● Data on scene geometry
>> begin
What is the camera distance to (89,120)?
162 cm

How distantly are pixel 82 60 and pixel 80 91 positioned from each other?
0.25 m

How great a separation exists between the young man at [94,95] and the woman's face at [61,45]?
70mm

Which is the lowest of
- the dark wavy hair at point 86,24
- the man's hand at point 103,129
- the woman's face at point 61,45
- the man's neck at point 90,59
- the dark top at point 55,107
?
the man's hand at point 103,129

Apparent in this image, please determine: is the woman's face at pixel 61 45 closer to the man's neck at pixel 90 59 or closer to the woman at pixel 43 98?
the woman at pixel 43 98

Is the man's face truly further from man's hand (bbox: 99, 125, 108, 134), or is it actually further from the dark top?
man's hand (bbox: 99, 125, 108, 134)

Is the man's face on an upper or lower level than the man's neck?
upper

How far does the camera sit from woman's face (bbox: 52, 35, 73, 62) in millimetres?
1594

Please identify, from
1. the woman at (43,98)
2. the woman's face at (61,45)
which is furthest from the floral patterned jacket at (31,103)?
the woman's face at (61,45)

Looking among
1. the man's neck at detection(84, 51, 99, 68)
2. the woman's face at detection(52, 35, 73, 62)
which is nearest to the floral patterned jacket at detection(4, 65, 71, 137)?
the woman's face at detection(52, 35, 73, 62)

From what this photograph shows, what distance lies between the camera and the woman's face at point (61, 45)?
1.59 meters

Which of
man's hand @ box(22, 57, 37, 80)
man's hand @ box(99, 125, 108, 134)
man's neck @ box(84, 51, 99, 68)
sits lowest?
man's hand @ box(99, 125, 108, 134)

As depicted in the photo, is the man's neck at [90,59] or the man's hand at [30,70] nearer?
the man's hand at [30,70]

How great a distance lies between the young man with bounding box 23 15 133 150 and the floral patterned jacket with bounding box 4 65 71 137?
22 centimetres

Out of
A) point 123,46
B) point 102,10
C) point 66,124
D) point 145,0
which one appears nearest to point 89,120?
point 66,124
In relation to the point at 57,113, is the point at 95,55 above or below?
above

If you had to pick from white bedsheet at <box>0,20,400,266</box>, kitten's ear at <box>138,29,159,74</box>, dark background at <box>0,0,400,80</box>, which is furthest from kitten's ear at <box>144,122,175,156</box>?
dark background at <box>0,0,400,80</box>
>> end
● WHAT THIS TASK INVOLVES
Please convert the data that opens with the line containing "In relation to" and runs through the end of the data into a two-column CSV with the headers text and answer. Use one row per text-and-answer pair, and put each value in a single quoted field with line breaks replaced by spaces.

● RESPONSE TO THE EXERCISE
text,answer
"In relation to the point at 57,113, is the point at 95,55 above or below?","above"
"If you had to pick from white bedsheet at <box>0,20,400,266</box>, kitten's ear at <box>138,29,159,74</box>, dark background at <box>0,0,400,80</box>, which is furthest from kitten's ear at <box>144,122,175,156</box>?","dark background at <box>0,0,400,80</box>"